*SET PROBLEM:*
Retype each of the following records word for word, omitting the pictures from your answer.

══ EXCERPTED DATA

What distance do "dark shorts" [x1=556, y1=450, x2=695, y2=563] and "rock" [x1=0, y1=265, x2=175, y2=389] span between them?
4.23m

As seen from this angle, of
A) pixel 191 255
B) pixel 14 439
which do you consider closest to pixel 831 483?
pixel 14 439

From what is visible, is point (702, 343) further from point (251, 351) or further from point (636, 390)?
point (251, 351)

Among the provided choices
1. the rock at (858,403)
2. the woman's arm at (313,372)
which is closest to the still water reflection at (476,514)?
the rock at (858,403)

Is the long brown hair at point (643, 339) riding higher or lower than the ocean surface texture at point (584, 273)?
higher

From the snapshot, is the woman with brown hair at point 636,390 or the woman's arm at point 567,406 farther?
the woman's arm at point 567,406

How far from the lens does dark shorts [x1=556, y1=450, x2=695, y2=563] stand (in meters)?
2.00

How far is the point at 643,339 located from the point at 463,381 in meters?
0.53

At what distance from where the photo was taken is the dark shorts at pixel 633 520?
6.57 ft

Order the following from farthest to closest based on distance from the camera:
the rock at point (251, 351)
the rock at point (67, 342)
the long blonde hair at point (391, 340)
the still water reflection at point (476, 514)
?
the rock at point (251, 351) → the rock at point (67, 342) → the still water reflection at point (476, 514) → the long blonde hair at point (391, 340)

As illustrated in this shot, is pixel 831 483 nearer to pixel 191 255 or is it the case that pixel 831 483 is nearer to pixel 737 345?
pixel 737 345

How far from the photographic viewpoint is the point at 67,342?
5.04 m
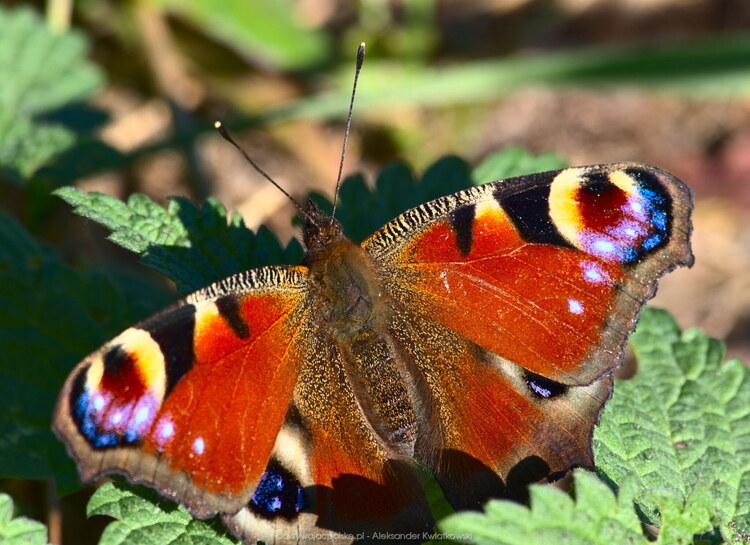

════

*WRITTEN ANSWER:*
What distance do "dark shorts" [x1=556, y1=450, x2=695, y2=563] and "rock" [x1=0, y1=265, x2=175, y2=389] span between them?
4.23m

As seen from this angle, of
A) pixel 191 255
B) pixel 14 439
which do you consider closest to pixel 831 483?
pixel 14 439

From what is visible, is point (702, 343) further from point (251, 351) or further from point (636, 390)?
point (251, 351)

Among the provided choices
1. the rock at (858,403)
2. the woman's arm at (313,372)
which is closest to the still water reflection at (476,514)?
the rock at (858,403)

Is the long brown hair at point (643, 339) riding higher or lower than the ocean surface texture at point (584, 273)?
higher

From the snapshot, is the woman with brown hair at point 636,390 or the woman's arm at point 567,406 farther?
the woman's arm at point 567,406

How far from the lens does dark shorts [x1=556, y1=450, x2=695, y2=563] stand (in meters)?
2.00

How far is the point at 643,339 located from the point at 463,381 in meters?
0.53

At what distance from where the photo was taken is the dark shorts at pixel 633 520?
6.57 ft

Order the following from farthest to closest based on distance from the camera:
the rock at point (251, 351)
the rock at point (67, 342)
the long blonde hair at point (391, 340)
the still water reflection at point (476, 514)
?
the rock at point (251, 351) → the rock at point (67, 342) → the still water reflection at point (476, 514) → the long blonde hair at point (391, 340)

As illustrated in this shot, is pixel 831 483 nearer to pixel 191 255 or is it the case that pixel 831 483 is nearer to pixel 737 345?
pixel 737 345

How far from the photographic viewpoint is the point at 67,342?
5.04 m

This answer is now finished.